Written exercise 1:
In the reading on enjoying God, which chapter is assigned for next week?
Written exercise 2:
Print the part of the reading on enjoying God that opens with the words containing "It helps to" and closes with "enjoyed by Him!".
Written exercise 3:
Write what comes next in the reading on enjoying God, starting after its last sentence.

In closing I want to underscore what the author says about the importance of understanding how God feels about us. I’m discovering that one of the most effective ways to be healed of emotional brokenness is to experience personally the wholeness of God’s emotions; we begin to touch His emotions towards us in adoring prayer. In other words, prayer that looks into His face, listens for His words of affirmation, says “yes” to what He says (in spite of what my guts scream out in reaction), then obeys anything He may say to me to do. After doing this, do it again…and again…and again. His Word and His Spirit will do the work that we cannot do, as we simply lay our heart before Him and reach out for Him; but it takes time and perseverance to dislodge deeply ingrained mindsets (strongholds), so don’t give up easily!
It helps to pray a lot in your prayer language (tongues) if you have that gift; it is a powerful means of cooperating with the Holy Spirit in the strengthening of your “inner man” (Eph. 3:16). Singing the Word and fasting are other ways of accelerating the work of the Spirit in reversing inaccurate ways of viewing God.
The Lord bless you and keep you and cause His face to shine on you and be gracious to you… this biblical prayer reflects the understanding that the human heart longs for the gracious smile of the Father, just as the infant looks into the mother’s gracious eyes for her approval. And so I pray this prayer for you this week as you pause periodically to look and listen for His affirming word that you are His child, unconditionally accepted in the Beloved and enjoyed by Him!
For next week we’ll read chapter four, The Audience of One.
Thursday, May 24, 2007
Enjoying God - Week #2
“'The kingdom of heaven is like a certain king who arranged a marriage for his son' (Matthew 22:2), that marriage’s consummation being the definitive aim of our destiny, and all of history constituting the courtship that prepares and anticipates the yet undisclosed hour of its fulfillment. Thus the end of time is announced by the solemn proclamation: “Behold, the bridegroom is coming; go out to meet him.” (Matthew 25:6)
This interpretation of history as the preparation for a royal wedding ceremony is so pervasive and obvious in Holy Scripture that we Christians, taking it so much for granted, may actually overlook it or give it little thought. Indeed, in this modern materialistic world there is a distinct danger that we too may forget that the present life is but the preparation for another…
To counter such forgetfulness of our future, therefore, God’s Holy Writ repeatedly reminds us of that coming wedding day of the King’s Son…"
When we pause to look at the story of the Bible, we can all recognize that it’s a love story from beginning to end, and the more I see it through the lens of the Bridegroom God, the more I understand, not only the Scriptures, but also the reasons behind why God does what He does, even when it doesn’t make sense to the natural mind. It helps me understand better why we humans are easily caught in addictions of all sorts – we were made for pleasure and fascination so will do anything to satisfy those desires if our hearts aren’t fascinated with God. This is as true of Christian believers as it is of the world.
S.J. Hill, referring to the battle for Helen of Troy (I’m assuming you know the story), says,
“…like Helen of Troy, we won’t return to an eternal love affair with our Bridegroom King without a battle. Many of us carry baggage into the Christian experience that has never been unpacked. Rejection, insecurity, and fear stand against the divine romance in such stark contrast that it’s hard for us to fully grasp the heart of the Gospel...We’re reluctant to open ourselves fully to God because we don’t want to become too vulnerable.”

Lines of data:
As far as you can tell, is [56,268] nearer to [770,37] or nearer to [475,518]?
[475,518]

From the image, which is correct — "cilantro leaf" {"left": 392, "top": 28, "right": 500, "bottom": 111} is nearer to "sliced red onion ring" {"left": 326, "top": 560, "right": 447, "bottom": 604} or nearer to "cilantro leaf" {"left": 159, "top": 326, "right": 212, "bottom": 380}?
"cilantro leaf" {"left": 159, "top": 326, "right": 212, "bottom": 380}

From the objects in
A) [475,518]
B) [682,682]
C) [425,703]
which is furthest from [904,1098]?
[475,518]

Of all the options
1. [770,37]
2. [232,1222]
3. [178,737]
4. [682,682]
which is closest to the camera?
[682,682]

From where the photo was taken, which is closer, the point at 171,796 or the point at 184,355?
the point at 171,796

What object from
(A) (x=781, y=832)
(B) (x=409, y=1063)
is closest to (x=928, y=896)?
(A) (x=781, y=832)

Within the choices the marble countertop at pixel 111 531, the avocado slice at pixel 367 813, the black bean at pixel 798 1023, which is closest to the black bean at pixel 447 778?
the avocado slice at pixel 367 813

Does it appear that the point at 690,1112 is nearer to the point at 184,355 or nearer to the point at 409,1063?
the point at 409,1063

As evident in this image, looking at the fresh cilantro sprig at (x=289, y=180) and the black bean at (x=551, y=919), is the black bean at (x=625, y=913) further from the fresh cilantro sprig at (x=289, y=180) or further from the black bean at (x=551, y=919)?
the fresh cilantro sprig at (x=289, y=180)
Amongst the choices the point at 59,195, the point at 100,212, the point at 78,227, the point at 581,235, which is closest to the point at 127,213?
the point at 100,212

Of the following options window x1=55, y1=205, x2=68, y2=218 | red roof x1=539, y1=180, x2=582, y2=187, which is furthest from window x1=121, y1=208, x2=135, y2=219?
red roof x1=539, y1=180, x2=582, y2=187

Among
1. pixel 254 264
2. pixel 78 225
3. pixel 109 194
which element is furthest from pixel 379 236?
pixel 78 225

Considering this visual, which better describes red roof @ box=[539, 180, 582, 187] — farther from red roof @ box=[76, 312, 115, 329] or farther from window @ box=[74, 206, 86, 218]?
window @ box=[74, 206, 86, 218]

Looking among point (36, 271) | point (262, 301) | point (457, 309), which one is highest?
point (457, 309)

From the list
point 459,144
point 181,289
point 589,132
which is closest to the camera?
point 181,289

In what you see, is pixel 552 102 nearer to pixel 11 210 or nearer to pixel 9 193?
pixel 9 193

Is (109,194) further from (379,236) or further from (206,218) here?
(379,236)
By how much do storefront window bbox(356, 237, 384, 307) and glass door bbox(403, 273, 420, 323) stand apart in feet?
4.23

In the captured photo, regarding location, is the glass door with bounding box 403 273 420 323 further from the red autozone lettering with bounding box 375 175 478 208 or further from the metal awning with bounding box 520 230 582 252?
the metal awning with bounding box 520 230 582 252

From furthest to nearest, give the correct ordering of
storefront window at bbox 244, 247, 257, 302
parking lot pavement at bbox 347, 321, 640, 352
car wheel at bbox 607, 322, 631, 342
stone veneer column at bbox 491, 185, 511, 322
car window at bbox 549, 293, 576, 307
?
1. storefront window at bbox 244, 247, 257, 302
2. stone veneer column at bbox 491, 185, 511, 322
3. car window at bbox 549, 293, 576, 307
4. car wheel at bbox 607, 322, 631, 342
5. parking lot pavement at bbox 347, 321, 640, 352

Final result 1:
Chapter four, The Audience of One.

Final result 2:
It helps to pray a lot in your prayer language (tongues) if you have that gift; it is a powerful means of cooperating with the Holy Spirit in the strengthening of your “inner man” (Eph. 3:16). Singing the Word and fasting are other ways of accelerating the work of the Spirit in reversing inaccurate ways of viewing God.
The Lord bless you and keep you and cause His face to shine on you and be gracious to you… this biblical prayer reflects the understanding that the human heart longs for the gracious smile of the Father, just as the infant looks into the mother’s gracious eyes for her approval. And so I pray this prayer for you this week as you pause periodically to look and listen for His affirming word that you are His child, unconditionally accepted in the Beloved and enjoyed by Him!

Final result 3:
Relationship with the Divine Romancer
I so appreciate the author’s taking us further back than Eden in his attempt to help us understand the heart and nature of our God. He points out that the divine romance did not begin in Eden but has been who God is forever in relationship. “…before man was created, the Father was already in relationship with Someone.” (Prov. 8:27-31 gives us a picture of this eternal relationship: “Then I was the craftsman at his side. I was filled with delight day after day, rejoicing always in his presence, rejoicing in his whole world and delighting in mankind.” This is referring to Jesus and shows both His delightful relationship with the Father and His delight in mankind.) And in John 14 and John 17 Jesus expresses His desire for us to be with Him forever and to have the same love relationship with humans as He and His Father have.
This all sounds great on paper but I am discovering that the full embracing and receiving of this kind of extravagant and unconditional love is offensive to my flesh because it cuts across the grain of the deeply embedded desire in fallen humans to somehow deserve to be loved.
The book quotes St. Augustine’s eloquent prayer of desire: “I came to love you late, O Beauty so ancient and so new; I came to love you late…You called me, you shouted to me, you broke past my deafness. You bathed me with your light, you wrapped me in your splendor, you sent my blindness reeling. You gave out such a delightful fragrance, and I drew it in and came breathing hard after you. I tasted, and it made me hunger and thirst; you touched me, and I burned to know your peace.”
The greatest demonstration of the love of God for us is the cross. Referring again to Helen of Troy, he says, “The Father did more than launch a thousand ships to get you back. He gave His unique Son – the One He delighted in – even before time began.”
This chapter tells a story that Soren Kierkegaard told about a king who fell in love with a humble maiden; everyone trembled before his power, but his heart melted with love for this maiden. Being king tied his hands from being able to declare his love for her; he could bring her to the palace and give her all that accompanies such a position and she would not dare resist him; but would she love him freely? He didn’t want a cringing slave but a lover; he wanted her to forget his was king and she a simple maiden and to let shared love bridge the gulf between them.
John Eldridge continues with this story: “The king clothes himself as a beggar and renounces his throne in order to win her hand. The Incarnation, the life and the death of Jesus, answers once and for all the question, ‘What is God’s heart toward me?’”
There is too much more in this chapter to try to get it in this posting, so I’m simply going to list several quotes out of the chapter and make a closing remark.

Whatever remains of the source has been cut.